About Me

Hi I am Umes Shrestha. I help students, teachers, and professionals become better communicators and I feel great doing it.

Thank you for visiting my blog where you can read my posts related to my passion, which are teaching, writing and speaking – and also conducting workshops and trainings.

I help undergrad and grad students sharpen their English language, and communication & presentation skills so that they can be confident about their writing and speaking.

I also help teachers and teacher-trainers on various issues regarding English language teaching, communication, presentation, and classroom management.

umes_pecha_kucha

(Pecha-kucha presentation on “Our School English” during the 18th International Conference of NELTA, Feb 18 2013.)

In my initial years as a teacher, I struggled to understand the meaning of teaching, the methods of teaching and the purpose of teaching. I would teach in a very traditional way, the way my school teachers used to teach me – the carrot and stick way. Plus, I was a teacher who would grumble a lot.

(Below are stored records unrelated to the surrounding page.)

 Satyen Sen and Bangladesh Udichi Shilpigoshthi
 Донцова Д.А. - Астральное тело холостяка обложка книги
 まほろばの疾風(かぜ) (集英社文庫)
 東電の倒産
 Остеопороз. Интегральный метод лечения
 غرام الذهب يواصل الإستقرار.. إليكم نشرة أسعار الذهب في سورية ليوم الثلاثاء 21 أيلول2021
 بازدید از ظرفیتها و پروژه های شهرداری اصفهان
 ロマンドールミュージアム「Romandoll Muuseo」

After joining M.Ed. English Language Teaching (ELT) program at Kathmandu University and meeting some great mentors and colleagues, I discovered that teaching is a whole different art. It is not about standing in front of the students and lecturing them, it is not about reading out lessons line by line to the students, it is not only about teaching students to pass exams. It is about passion and empathy. It is about being patient and optimistic.

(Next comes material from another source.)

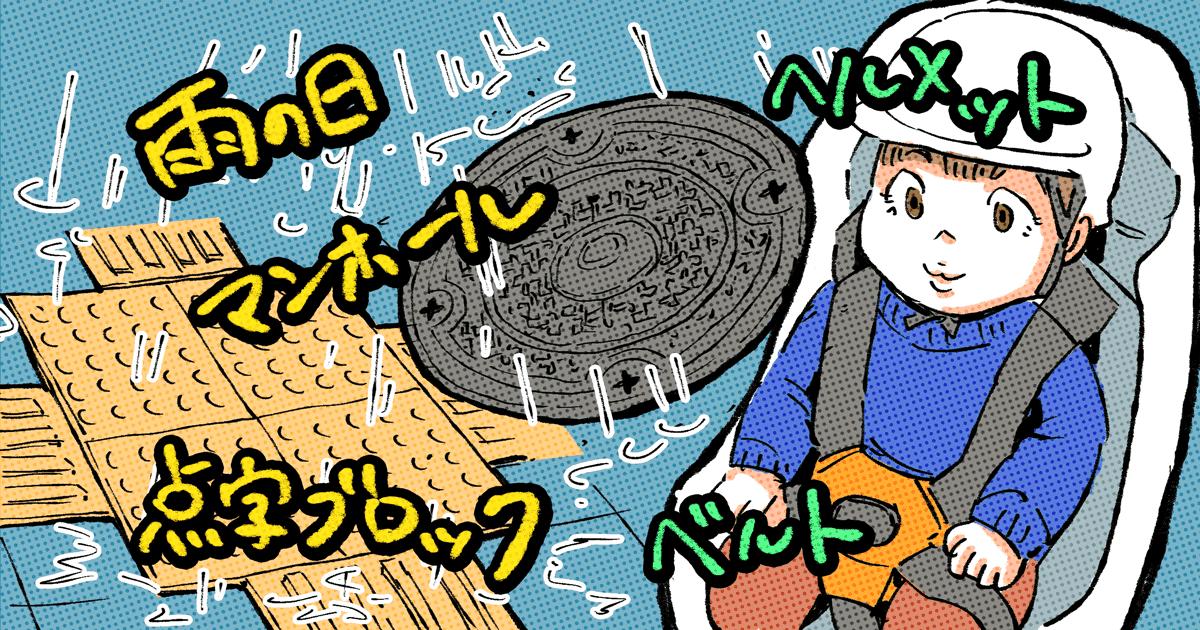 002_乗り物_くずり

Now as a teacher and a teacher educator, I feel I am growing every day. I am in the process of becoming an improved, informed and open minded teacher with enhanced writing skills, finer presentation quality and greater teaching competency.

If you are a teacher and want to communicate with me, just post a comment or email me. I would love to hear your stories.

Umes Shrestha
M.Ed. (ELT),
M.A. (Mass Comm and Journalism)
Kathmandu, Nepal
Email: umes.shrestha@gmail.com
Twitter: @umes_shrestha

Right-brain – Empowerment Academy
Assist. Professor of Communication – King’s College, Kathmandu

Former Editor – NELTA ELT Forum (www.neltaeltforum.wordpress.com)
Former Editor – ELT Choutari (www.eltachoutari.com)

Coordinator – Speakers’ Club (KU) (www.facebook.com/speakersclubku)
Founder – ktmROCKS (www.facebook.com/ktmrocks)

I am a proud Life-member of NELTA (Nepal English Language Teachers’ Association)

With ktmROCKS, I have worked for more than 10 years in the ‘underground’ music scene of Kathmandu – from organizing concerts to producing albums to promoting and supporting local musicians and bands.

I also have an M.A. degree in Mass Communication and Journalism. I have worked as a News Editor (Radio Nepal) for over five years and Photo Editor (National News Agency) for three years.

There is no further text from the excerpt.